What Is Form T: Equity Trade Reporting Form?

Form T is an electronic form that FINRA requires brokers to use for reporting equity trades executed outside of normal market hours. Form T trades occur during extended hours, before the market opens and after it closes. Form T must also be used to submit last sale reports of over-the-counter (OTC) transactions in equity securities, for which electronic submission is not possible. The objective of the Form T report is to maintain market transparency and integrity.

Who Can File Form T: Equity Trade Reporting Form?

Investors executing trades in extended hours, as well as those trading in over-the-counter securities that aren't electronically reportable, are required to file Form T. Trading during extended hours allows investors to react quickly to events that typically occur outside regular market hours, such as earnings reports. However, liquidity may be constrained during such Form T trading, resulting in wide bid-ask spreads. The growing popularity of electronic communication networks means that Form T trading and filings are bound to continue increasing.

Form T trading is especially suited for overseas investors since they may conduct the bulk of their U.S. trading when their markets are open but U.S. markets are closed.

Form T Guidelines

In July 2011, FINRA announced a new Form T submission process, which is still in effect:

"FINRA reminds firms of their obligation to submit to FINRA on the Form T Equity Trade Reporting Form, as soon as practicable, last sale reports of over-the-counter (OTC) transactions in equity securities for which electronic submission is not possible. In addition, FINRA is announcing a new process for the electronic submission of the Form T."

Form T Filings: Some Lessons

In the OTC market, Form T trades are mostly the result of accumulated buys or sells handled on a not held basis by block desks, otherwise known as 'late prints.' They have nothing to do with short-selling. Large blocks of shares may not all be sold in a single day, so a broker or market maker would file a Form T for the remainder of shares listed at the average price that day's shares sold for as if they all had sold. If all the shares had sold in that one session, the transaction would have been recorded normally.

And investor sometimes can tell if a Form T transaction is by a buyer or seller by looking at the price the trades were entered at. If entered at the lower end of the day's range and the shares were under pressure, it's likely a seller. If entered at the high end of the range, and shares were surging, it's likely from a buyer.

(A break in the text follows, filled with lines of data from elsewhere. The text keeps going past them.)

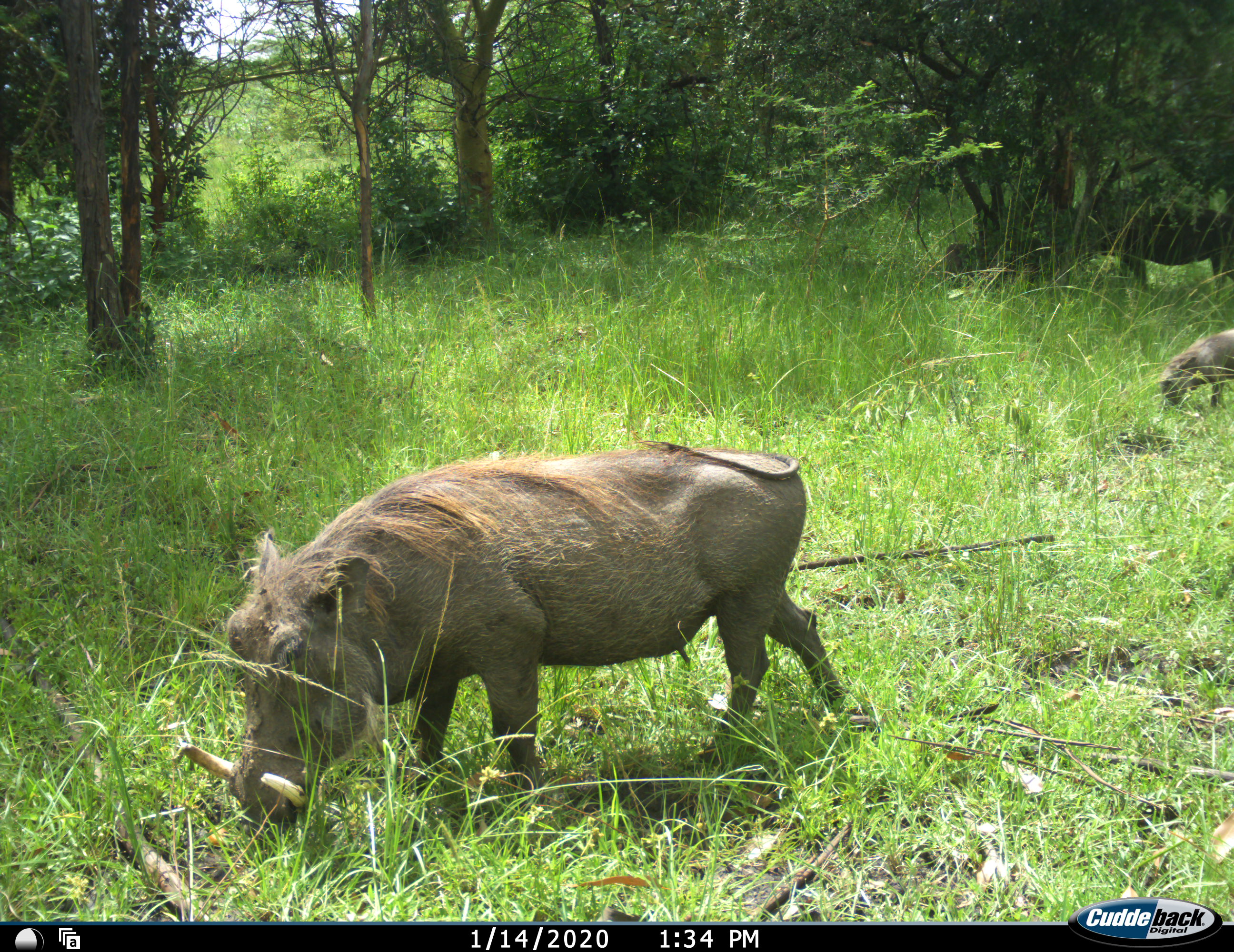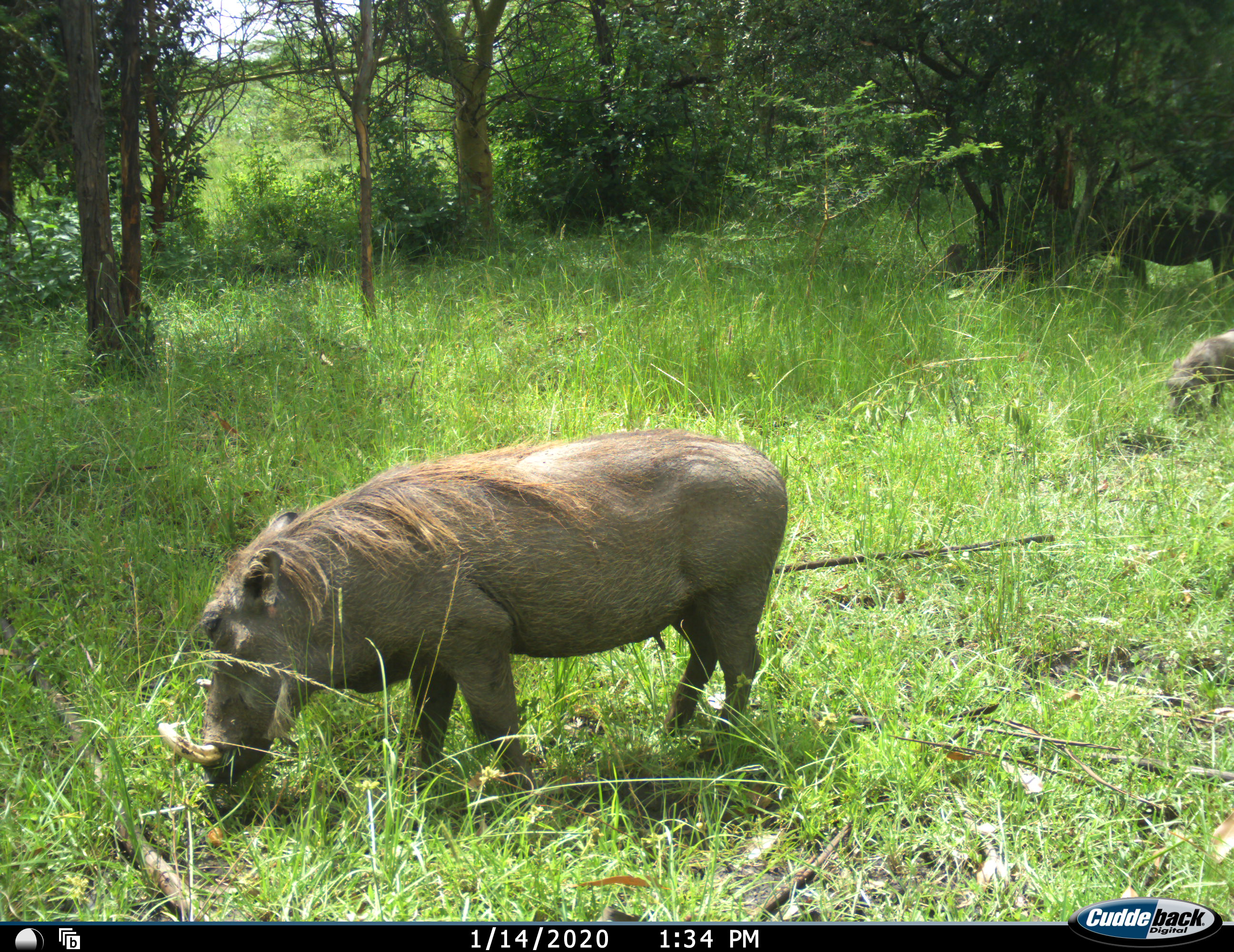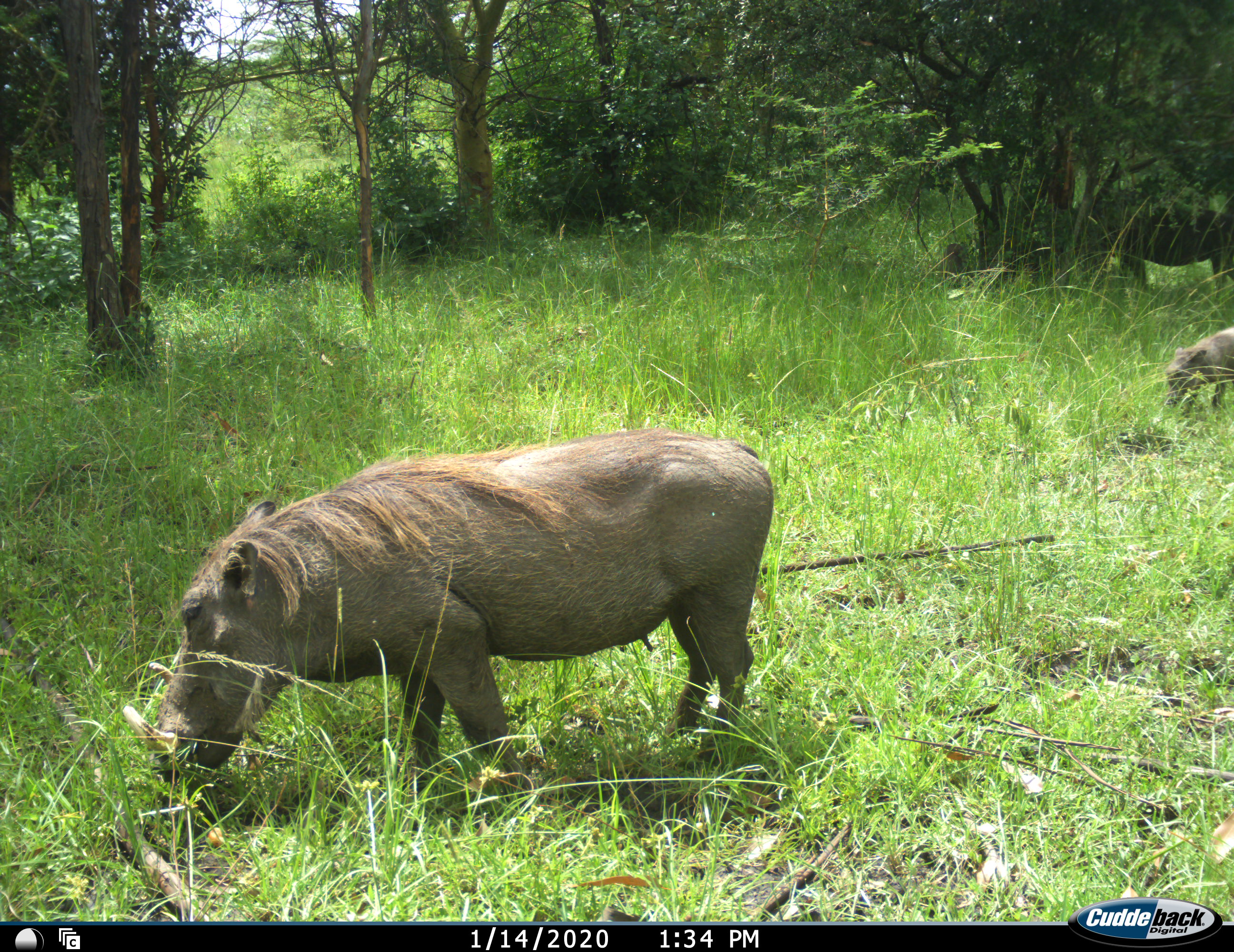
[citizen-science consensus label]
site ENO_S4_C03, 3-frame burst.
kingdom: Animalia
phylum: Chordata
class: Mammalia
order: Artiodactyla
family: Suidae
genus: Phacochoerus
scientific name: Phacochoerus africanus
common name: warthog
Warthog (Phacochoerus africanus), count 2. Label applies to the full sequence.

How to File Form T: Equity Trade Reporting Form

Form T is filed using a filing portal, FINRA's Firm Gateway. FINRA explains: "Through the Firm Gateway, in addition to creating and submitting Form T filings electronically, firms will be able to view, edit, and delete draft filings, as well as view previously submitted filings. Firms will be required to continue providing trade details on an Excel spreadsheet as part of the Form T submission. Previously, Form T submissions were done by email, and before email, via paper (email submissions were still called 'Paper Form T')."

Download Form T: Equity Trade Reporting Form

Here is a link to access Form T: Equity Trade Reporting Form.

Key Takeaways

  • Form T is used for reporting equity trades executed outside of normal market hours.
  • Form T is also used to submit last sale reports of OTC transactions in equity securities, for which electronic submission is not possible.
  • The objective of the Form T report is to maintain market transparency and integrity.